CCMD: What is the most surprising thing about your job?
Jaclyn: I find it surprising how fast technology changes in the field of genetics and genomics. I look back on the technologies used while completing my Master of Science, finished just under a decade ago, and how much has changed since. These changes in technologies have ultimately made it much easier for us to help diagnose various rare genetic disorders including the SELENON-RMs, and in turn also help with our knowledge and understanding of this (as well as other) rare neuromuscular disorders.
CCMD: What keeps you going back to work every day?
Jaclyn: The quest for knowledge. There is still so much we do not know about the SELENON-RMs, as well as the end goal of having a treatment or cure. It's like the ultimate puzzle, and I think that both my skill set as well as my unique perspective as a SELENON-RM affected individual can really help researchers put a few more of the puzzle pieces in place.
CCMD: Do you have hobbies or things you like to do in your free time?
Jaclyn: After 20 years of horseback riding, I can still say that I try to make time to ride twice a week. Though it may not be at the same level I rode at years ago prior to my diagnosis, being in the saddle is still my happy place. I also really enjoy spending time with family and friends. My dog has also been my constant companion with moving both across provinces and international borders.

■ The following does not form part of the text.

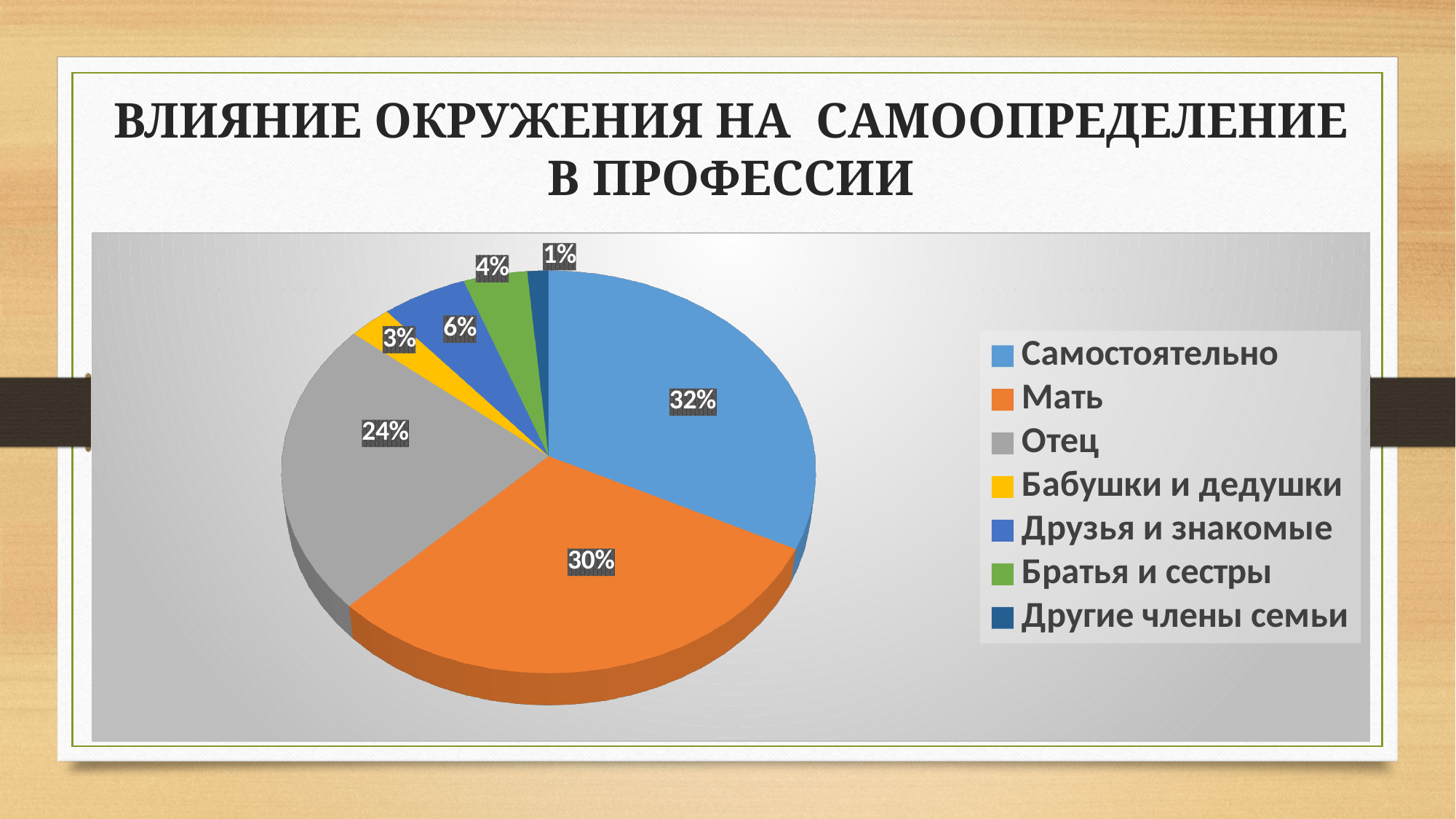
What is the value for Друзья и знакомые? 6% What is the difference between the values for Мать and Отец? 6% Which category has the smallest slice? Другие члены семьи What is the value for Бабушки и дедушки? 3% What is the value for Отец? 24% What share of the pie does Самостоятельно have? 32% What kind of chart is shown on the slide? pie chart How many categories does the legend list? 7 What is the value for Другие члены семьи? 1% Which category has the largest slice? Самостоятельно What is the value for Мать? 30% Which is larger, Друзья и знакомые or Братья и сестры? Друзья и знакомые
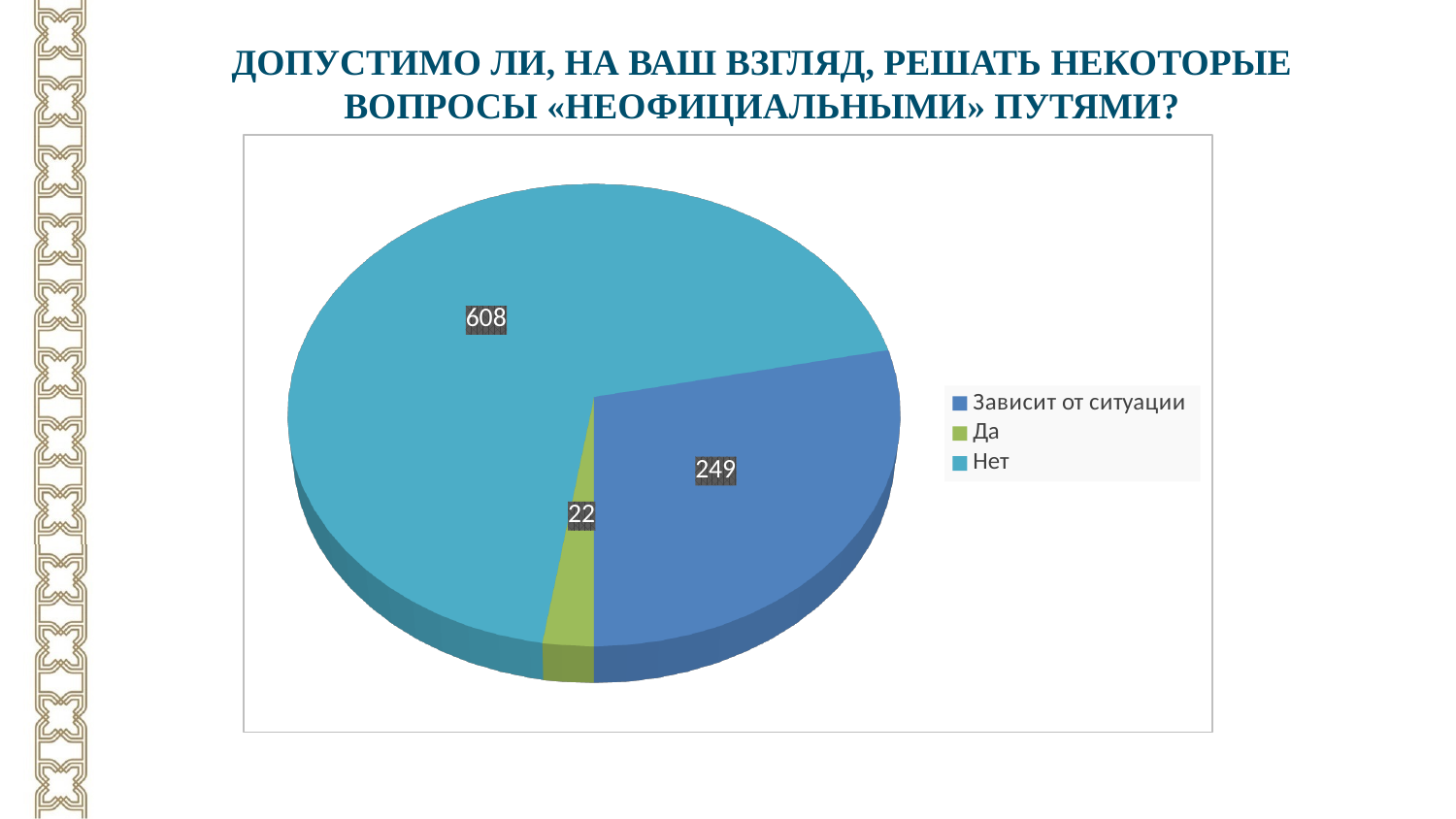
What is the difference between the values for "Нет" and "Зависит от ситуации"? 359 What is the value for the "Да" slice? 22 Which category has the largest slice? Нет Which category has the smallest slice? Да How many categories does the pie chart have? 3 What is the value for the "Зависит от ситуации" slice? 249 What is the total of all slices in the pie chart? 879 Which colour represents the "Да" category in the legend? green Which is larger, the value for "Зависит от ситуации" or the value for "Да"? Зависит от ситуации What is the difference between the values for "Зависит от ситуации" and "Да"? 227 What kind of chart is shown on the slide? pie chart What is the value for the "Нет" slice? 608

In addition, prior to current world events, I also liked to travel, and will hopefully be able to do that again soon.
CCMD: Any thoughts for families affected by SELENON/SEPN1, and how they can be partners in research?
Jaclyn: First, for those that are affected by a SELENON-RM: Do not let it hold you back. My diagnosis may have affected my ability to walk long distances, but make no mistake, I have travelled further and farther in life because of it. Find your passion in life, whatever it is, and follow it. You may have to do some creative thinking, or find unique ways during the process to achieve your goals, due to the diagnosis, but that is ok. The victory will be sweeter in the end. The diagnosis is a part of you, but it by no means defines who you are.